Interessante a crítica tecida por José Paulo Paes, na contracapa do livro: "(...) Na que é de justiça reconhecer a melhor prosa de ficção da língua portuguesa de nossos dias, José Saramago nos conta mais uma vez a mesma história que vem sendo contada há tantos séculos. A mesma? Sim, se se tiver em vista tão só os personagens e os sucessos da fábula. Não, se se atentar para a nova carnadura de que aqui se revestem. Interessado menos na onipotência do divino que na frágil mas tenaz resistência do humano, a arte magistral de Saramago excele no dar corpo às preliminares e à culminância do drama da Paixão, presentificando-lhes as cores, cheiros, sons, movimentos, esmiuçando-lhes as ambiguidades e implicações em busca de significados recônditos por sob os ostensivos" (Texto presente na contracapa do livro).

Como de costume, passarei para os trechos interessantes do livro:

"O escriba endireitou lentamente a cabeça, olhou-o com a expressão de quem acabasse de sair de um sonho, e, após um longo, quase insuportável silêncio, disse, A culpa é um lobo que come o filho depois de ter devorado o pai, Esse lobo de que tu falas já comeu meu pai, Então só falta que te devore a ti, E tu, na tua vida, foste comido ou devorado, Não apenas comido e devorado, mas vomitado". (Conversa entre Jesus e um escriba no Templo, após a morte de José, pg. 213)

"(...)Eu avisei-te, disse Maria, com força, Avisaste-me quando o mal estava feito, se mal foi, que eu olho para mim e não o encontro, respondeu Jesus, Não há cego tão cego como aquele que não quer ver, disse Maria.
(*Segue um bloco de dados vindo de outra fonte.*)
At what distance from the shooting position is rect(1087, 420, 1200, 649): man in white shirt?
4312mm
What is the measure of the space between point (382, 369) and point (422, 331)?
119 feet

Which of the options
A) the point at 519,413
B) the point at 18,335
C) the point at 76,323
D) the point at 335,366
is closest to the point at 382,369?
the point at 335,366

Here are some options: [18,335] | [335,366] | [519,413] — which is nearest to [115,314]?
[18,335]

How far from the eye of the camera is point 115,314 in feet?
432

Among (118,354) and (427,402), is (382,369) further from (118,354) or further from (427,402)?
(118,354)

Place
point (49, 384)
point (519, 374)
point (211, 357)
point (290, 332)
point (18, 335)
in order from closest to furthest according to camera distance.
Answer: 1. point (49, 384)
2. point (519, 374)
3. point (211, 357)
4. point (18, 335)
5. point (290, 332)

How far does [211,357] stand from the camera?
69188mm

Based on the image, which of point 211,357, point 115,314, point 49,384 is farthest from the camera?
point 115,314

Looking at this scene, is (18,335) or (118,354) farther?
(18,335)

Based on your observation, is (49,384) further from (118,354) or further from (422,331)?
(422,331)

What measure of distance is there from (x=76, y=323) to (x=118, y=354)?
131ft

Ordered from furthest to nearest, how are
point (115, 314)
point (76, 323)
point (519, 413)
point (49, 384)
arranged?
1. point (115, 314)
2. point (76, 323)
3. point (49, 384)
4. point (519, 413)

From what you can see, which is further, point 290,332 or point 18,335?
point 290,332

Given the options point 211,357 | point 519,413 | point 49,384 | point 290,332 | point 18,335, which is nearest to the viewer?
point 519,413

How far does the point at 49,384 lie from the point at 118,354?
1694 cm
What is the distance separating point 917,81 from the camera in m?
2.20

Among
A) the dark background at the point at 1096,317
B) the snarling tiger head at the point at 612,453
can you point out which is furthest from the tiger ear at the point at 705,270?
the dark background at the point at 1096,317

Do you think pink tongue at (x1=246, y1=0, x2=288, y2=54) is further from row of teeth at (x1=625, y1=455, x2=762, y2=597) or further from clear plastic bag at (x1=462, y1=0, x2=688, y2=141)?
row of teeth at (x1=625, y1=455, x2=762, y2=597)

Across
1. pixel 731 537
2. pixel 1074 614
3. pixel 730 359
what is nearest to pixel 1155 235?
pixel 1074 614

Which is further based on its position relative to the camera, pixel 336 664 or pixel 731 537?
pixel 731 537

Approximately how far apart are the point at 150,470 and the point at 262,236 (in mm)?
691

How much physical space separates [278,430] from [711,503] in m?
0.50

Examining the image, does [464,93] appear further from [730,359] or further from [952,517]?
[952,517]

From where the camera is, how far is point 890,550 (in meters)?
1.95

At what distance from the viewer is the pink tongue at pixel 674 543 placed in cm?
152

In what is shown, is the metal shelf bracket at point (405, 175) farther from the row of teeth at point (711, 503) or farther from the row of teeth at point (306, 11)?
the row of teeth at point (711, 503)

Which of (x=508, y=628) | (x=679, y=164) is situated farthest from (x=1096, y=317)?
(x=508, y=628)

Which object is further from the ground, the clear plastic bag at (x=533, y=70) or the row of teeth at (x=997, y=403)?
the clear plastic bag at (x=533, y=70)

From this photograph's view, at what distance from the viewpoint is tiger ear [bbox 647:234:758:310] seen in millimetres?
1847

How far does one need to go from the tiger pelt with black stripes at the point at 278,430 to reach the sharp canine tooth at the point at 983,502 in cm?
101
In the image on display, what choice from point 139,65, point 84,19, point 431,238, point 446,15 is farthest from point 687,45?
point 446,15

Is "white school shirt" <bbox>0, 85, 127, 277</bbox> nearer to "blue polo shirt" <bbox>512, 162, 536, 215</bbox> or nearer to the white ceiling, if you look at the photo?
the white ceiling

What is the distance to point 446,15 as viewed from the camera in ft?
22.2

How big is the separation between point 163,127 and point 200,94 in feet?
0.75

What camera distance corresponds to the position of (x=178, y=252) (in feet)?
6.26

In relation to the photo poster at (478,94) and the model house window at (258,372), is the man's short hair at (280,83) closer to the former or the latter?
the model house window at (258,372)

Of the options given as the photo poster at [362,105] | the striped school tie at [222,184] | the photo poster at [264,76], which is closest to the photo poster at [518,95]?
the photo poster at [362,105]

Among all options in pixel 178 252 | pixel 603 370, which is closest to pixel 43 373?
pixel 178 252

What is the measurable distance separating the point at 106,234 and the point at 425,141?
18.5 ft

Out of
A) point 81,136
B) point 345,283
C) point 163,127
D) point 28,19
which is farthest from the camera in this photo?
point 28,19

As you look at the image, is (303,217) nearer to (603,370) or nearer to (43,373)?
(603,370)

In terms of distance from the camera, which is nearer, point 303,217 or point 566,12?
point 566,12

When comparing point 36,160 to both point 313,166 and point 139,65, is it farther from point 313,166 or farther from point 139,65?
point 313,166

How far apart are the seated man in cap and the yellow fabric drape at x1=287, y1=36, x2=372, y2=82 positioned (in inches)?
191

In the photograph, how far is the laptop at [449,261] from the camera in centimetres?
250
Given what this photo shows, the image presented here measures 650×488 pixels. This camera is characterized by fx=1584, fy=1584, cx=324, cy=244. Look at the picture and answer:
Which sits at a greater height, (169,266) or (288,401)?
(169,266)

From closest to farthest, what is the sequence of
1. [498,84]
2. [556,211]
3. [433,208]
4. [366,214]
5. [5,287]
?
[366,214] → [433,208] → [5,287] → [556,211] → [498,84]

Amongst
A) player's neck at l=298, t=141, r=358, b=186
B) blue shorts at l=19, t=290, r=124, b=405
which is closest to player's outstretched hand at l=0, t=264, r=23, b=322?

Estas palavras enfadaram muito Jesus, que respondeu, repreensivo, Cala-te mulher, se os olhos do teu filho viram-no depois de ti, mas estes mesmos olhos, que para ti parece que estão cegos, viram também o que nunca viste e com certeza não verás. A autoridade do filho primogênito e a dureza do tom, além das enigmáticas palavras finais, fizeram ceder Maria, mas a sua resposta ainda levou uma última advertência, Perdoa-me, não foi minha intenção ofender-te, queira o Senhor guardar-te sempre a luz dos olhos e a luz da alma, disse." (Conversa entre Jesus, Maria e Tiago, quando Jesus tentara ajudar seu irmão nas atividades de carpintaria, pg. 299)

"De que se trata, perguntou Jesus, agora sem disfarçar o interesse, Todo homem, respondeu Deus, em tom de quem dá lição, seja ele quem for, esteja onde estiver, faça o que fizer, é um pecador, o pecado é, por assim dizer, tão inseparável do homem quanto o homem se tornou inseparável do pecado, Não respondeste à minha pergunta, Respondo, sim, e desta maneira, a única palavra que nenhum homem pode repelir como coisa não sua é Arrepende-te, porque todos os homens caíram em pecado, nem que fosse uma só vez, tiveram um mau pensamento, infringiram um costume, cometeram um crime menor ou maior, desprezaram quem deles precisou, faltaram aos deveres, ofenderam a religião e os seus ministros, renegaram a Deus, a esses homens não terás de dizer mais do que Arrependei-vos Arrependei-vos Arrependei-vos (...) (Conversa entre Jesus, Deus e o Diabo no barco, pg. 376).


Dados dessa edição: Saramago, José. O Evangelho segundo Jesus Cristo. São Paulo: Companhia das Letras, 1991. (46a reimpressão).